Exercise goal:
Go to the line that contains "class: Mammalia" and transcribe from there to the end of the entries, that line and the last one included.

-- Dataset extract follows --

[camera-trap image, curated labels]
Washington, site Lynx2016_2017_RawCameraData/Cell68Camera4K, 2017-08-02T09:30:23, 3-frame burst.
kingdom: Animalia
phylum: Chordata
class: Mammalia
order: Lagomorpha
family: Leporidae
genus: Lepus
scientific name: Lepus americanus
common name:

-- Dataset extract concluded --

Output of the exercise:
class: Mammalia
order: Lagomorpha
family: Leporidae
genus: Lepus
scientific name: Lepus americanus
common name:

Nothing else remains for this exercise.